YACoin is a scrypt-based crypto currency. Using it as a base for real-world testing of mining, we can see that at its current settings (N=2^15, r=1, p=1), CPU is as fast as GPU. Note that those settings result in it using 4mb of RAM.

It's worth noting that those mining numbers are approximately the same as with bcrypt. Which indicates that scrypt at those settings is approximately as difficult to attack as bcrypt. Further Reading.

Putting It In Perspective

To put it in perspective, scrypt requires approximately 1000 times the memory of bcrypt to achieve a comparable level of defense against GPU based attacks (again, for password storage). On one hand, that's still fine, as bcrypt uses 4kb, which means the equivalent effective scrypt protection occurs at 4mb. And considering the recommended settings are in the 16mb range, that should be clear that scrypt is definitively stronger than bcrypt.

This proves that scrypt is demonstrably weaker than bcrypt for password storage when using memory settings under 4mb. This is why the recommendations are 16mb or higher. If you're using 16+mb of memory in scrypt (p=1, r=8 and N=2^14, or p=1, r=1 and N=17), you are fine.

So Scrypt Is Still Secure

As I indicated before, scrypt is still very much secure. The point that I want to make clear is that it was not explicitly designed for password storage, and it wasn't designed to mitigate the risks of GPU based attacks. Couple that with often-weak settings and you can wind up in a situation where you're significantly weaker than today.
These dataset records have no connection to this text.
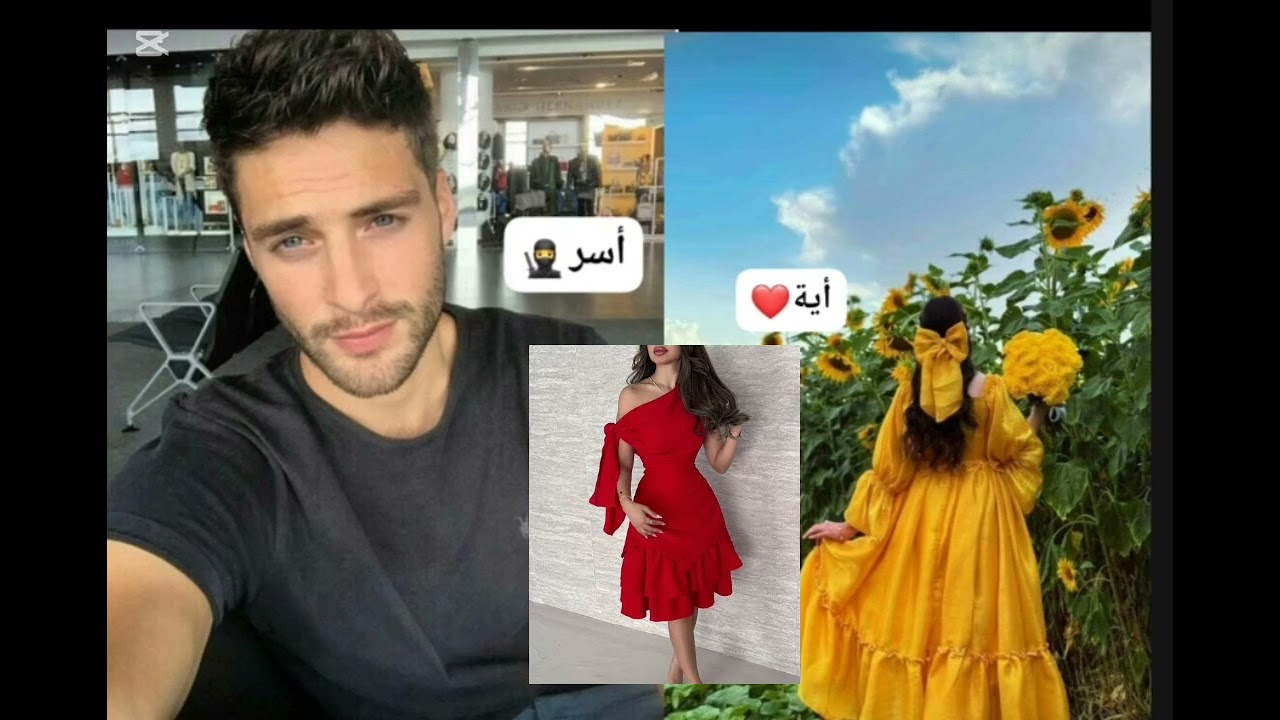 👮شاب استخبرتي مغرور فاتن الدي احب بنت😈 من انس و جن سيتزوجها💗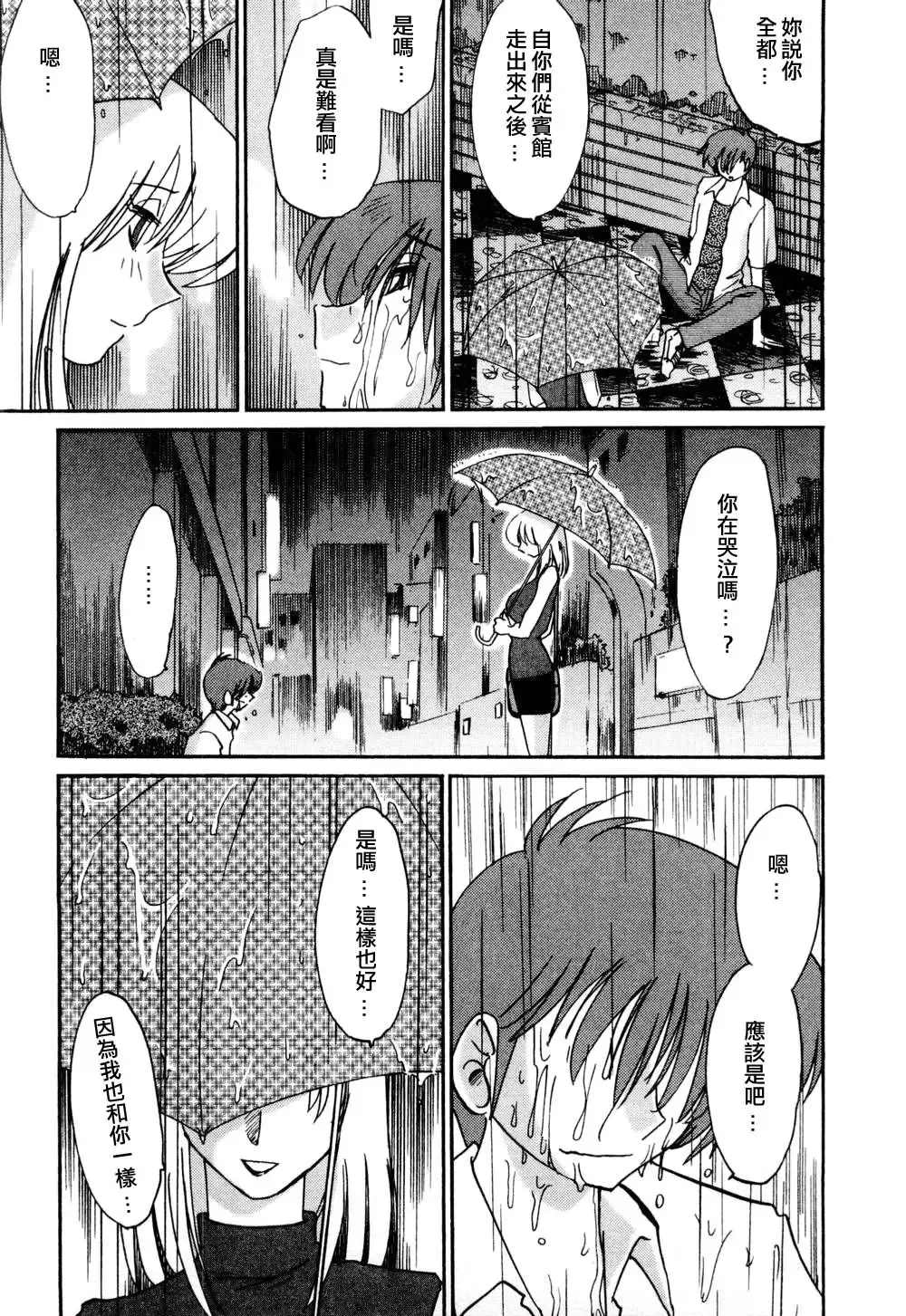 [Tsuyatsuya] Tatoeba Haha Ga 1 Fhentai - Page 109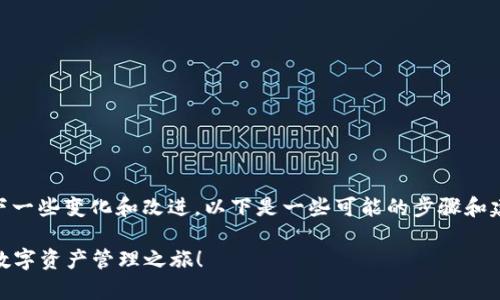 升级tokenim后，您可以期待以下一些变化和改进。以下是一些可能的步骤和建议来帮助您处理升级后的情况：

### 升级Tokenim，开启全新数字资产管理之旅！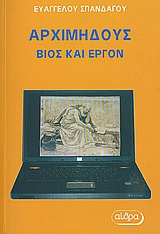 ΑΡΧΙΜΗΔΟΥΣ: ΒΙΟΣ ΚΑΙ ΕΡΓΟΝ ΙΣΤΟΡΙΚΟ ΚΑΙ ΕΡΕΥΝΗΤΙΚΟ ΒΙΒΛΙΟ 1Η ΕΚΔΟΣΗ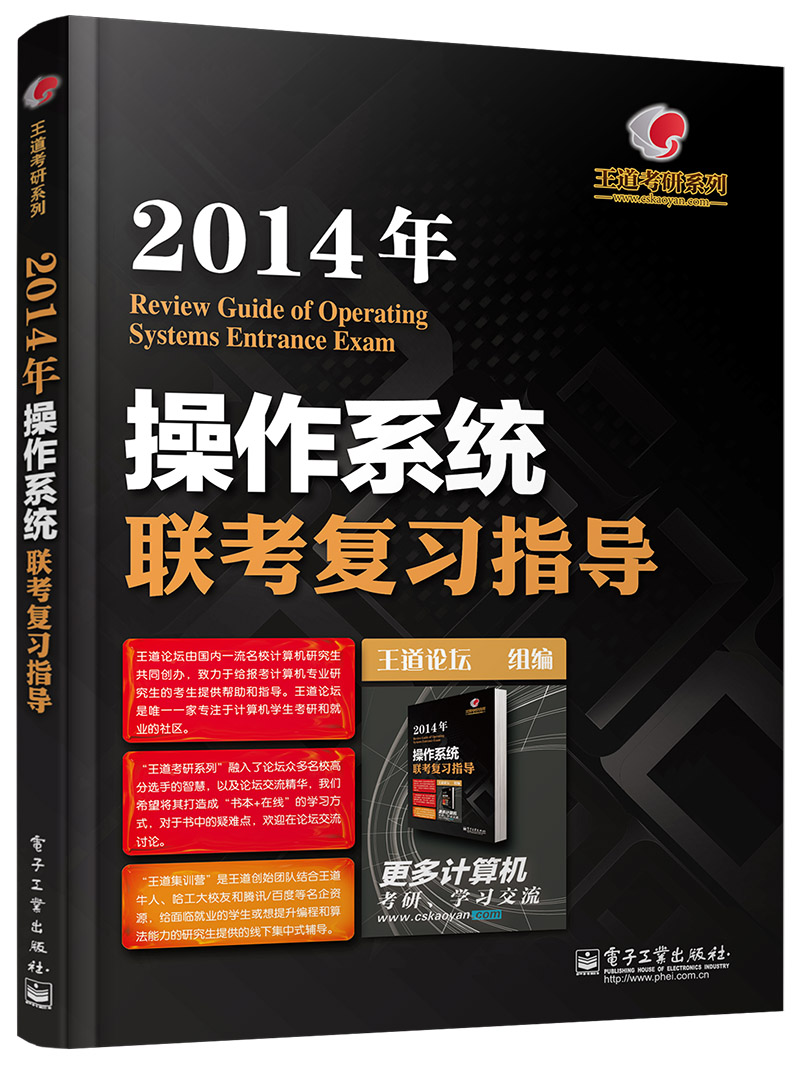 王道考研系列：2014年操作系统联考复习指导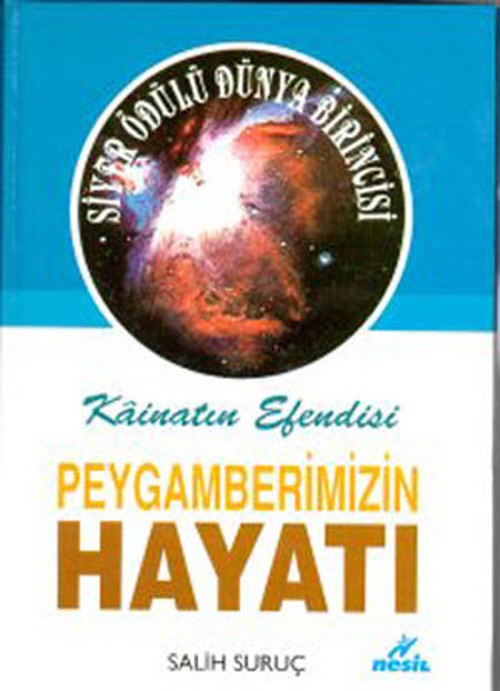 Peygamberimizin Hayatı 1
And that's why I don't recommend it for password storage. Bcrypt is well understood, supported and tested.

I want to make one thing clear, as a Key Derivation Function, it is still very much useful and secure. It's only when used for password storage that I'm talking about.

But Bcrypt Isn't Perfect!

Absolutely not! Bcrypt definitely has issues. One of the most glaring ones is the 72 character password limit. That's definitely an issue (although not a fatal one). On the other hand, as far as I've seen there's been no successful research into defeating bcrypt aside from pure computer horsepower (brute forcing).

The answer is, in my opinion, to stick with bcrypt for now. Encrypt the output using a strong cipher (AES-128-CBC) with a key rotation policy if you have high value passwords.

Cryptographers are currently designing new algorithms specifically for password storage. They are still very early into the process, but there's already been some promising research happening. It'll take a number of years before it completes, but it's progress. Check out the Password Hashing Competition.

So that's why I don't recommend production systems switch to scrypt today.